Что здесь происходит?
Он повернулся к Ойнаралу, своему сику, отчаянно нуждаясь в руководстве теперь, когда подневольность и принуждение покинули место сего безумного действа. Однако Владыка Лебедей уже отвлек внимание Ойнарала, возложив свои ладони на его женственные щеки и обеими руками повернув голову, как может мужчина повернуть к себе голову любимого ребенка. И хотя подобная снисходительность отталкивала младшего, глубинное чувство его одобряло жест, зная, как много подобных интимных подробностей хранит священная иерархия.
– Запомни случившееся, – шепнул Килкуликкас Ойнаралу.
Тот ответил высокому квуйя долгим взглядом, после чего, схватив Сорвила за руку, торопливо повлек его прочь от нелюдского короля и его подземного двора. Тонкая цепочка обращений последовала за ними, подчас резких и скрипучих, подчас жалобных, произнесенных тонкими голосами.
– Ку’кирриурн!
– Гангини!
– Аурили!
Имена, понял он. Они выкрикивали свои имена как приглашения.
– Не говори ничего, – пробормотал Ойнарал, подталкивая его к темному выходу. – Любые слова только разожгут их.
Недавнее колоссальное пространство сменилось низким и тесным проходом, потолок которого был испещрен сценами любви и насилия.
– Разожгут? – удивился юноша.
– Да, – без нотки тревоги ответил шедший быстрым шагом Ойнарал, взгляд его был устремлен вперед. – Особенно тех, кто погрузился в Скорбь. Тебе не следует разговаривать с моими братьями.
– Почему?
– Потому что они полюбят тебя, если сумеют.
Сорвилу представился жалкий малыш-эмвама, съежившийся у подножия Чернокованого Престола.
– Полюбят меня?
Ойнарал Последний Сын сделал еще три шага, прежде чем повернуться к нему, и посмотрел вниз, но так, чтобы не соприкоснуться с его взглядом – как делал это и король нелюдей.
– Тебе не стоит ощущать себя здесь в безопасности, сын Харвила. В объятьях Иштеребинта ты найдешь лишь безумие.
Смятение появилось во взгляде Сорвила.
– Так, значит, клятва Иштеребинта не значит ничего? – спросил он.
Ойнарал Последний Сын не ответил. Они прошли под зеркальным блеском врат Чашевидного Чертога, и Сорвил невольно пригнулся, устрашившись нависших над ним каменных плит. Врезанные в камень глазки разбегались во всех направлениях, преобразуя подземные дороги в ожерелье сумеречных миров и первобытных времен. Внутренним Светочем именовалась эта палата, и ее название после сооружения Чашевидного Чертога стало прозвищем, которым величали Ниль’гиккаса.
– Я знаю, что… – начал Сорвил и тут же смутился от звука собственного голоса.
Ойнарал вел его в сторону, противоположную той, откуда они пришли, и Сорвил каким-то образом понял, что они углубляются в недра Плачущей горы.
– Откуда я знаю то, чего знать не могу?
Ойнарал, не отвечая, шагал вперед.
Сорвил старался не отстать от него, дивясь на ходу проплывавшим над головой панелям. Триумфы и трагедии сменяли друг друга на сводах потолка: перекрывающиеся слои воспоминаний обреченного племени. Прежде сценки казались ему бессмысленными, оскорбительными, соблазнительными и скандальными. Теперь же все они взрывались узнаванием, каждая открывала времена и миры. Млеющие в непозволительных позах любовники (груди женщины обнажены) на пиру в честь праздника Чистоты. Ежегодный обмен посольствами между Ниль’гиккасом и Гин’юрсисом, великое собрание инджорских ишроев в Высоких Чертогах Мурминиля…

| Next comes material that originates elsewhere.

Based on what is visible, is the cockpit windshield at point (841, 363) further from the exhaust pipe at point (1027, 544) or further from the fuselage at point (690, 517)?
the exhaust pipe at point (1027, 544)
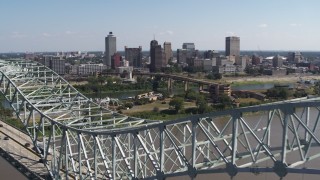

Как же он ненавидел угрюмые пепельные залы Кил-Ауджаса!
Впервые Сорвил понял, что чудеса здешних увечных мудрецов были знанием, сгустившимся отражением его сущности. Он знал все это, и, помимо откровенной невозможности подобного знания, оно ничем не отличалось от любого другого, столь неясными были движения его души. Эти воспоминания принадлежали ему самому, возникали в нем самом, хотя могли принадлежать лишь миру этого подземелья.
Что же происходит?
Сами стены эти были сплетены мелочами, словно веревками, связаны властью, изображенная на них слава затмевала славу… похоть, нежность и размышление присутствовали повсюду. Он читал все это столь же непринужденно, как воспринимал фрески своего родного дома.
– И все это сделано вашими руками… – обратился он к Ойнаралу, своему сику, уже забежавшему на несколько шагов вперед.
И получил скудный ответ нелюдя, даже не удостоившись его взгляда:
– Не понимаю.
– Вы потратили на них тысячи лет! На эти рельефы…
Удивительное свершение. Казалось, он мог видеть его оком своей души, как нечто одновременно большее и меньшее, нежели образы – резец, молоток и тысячи трудолюбивых рук, – эту словно зараза распространяющуюся среди вымирающих домов потребность изобразить какую-то часть себя живого на мертвом камне.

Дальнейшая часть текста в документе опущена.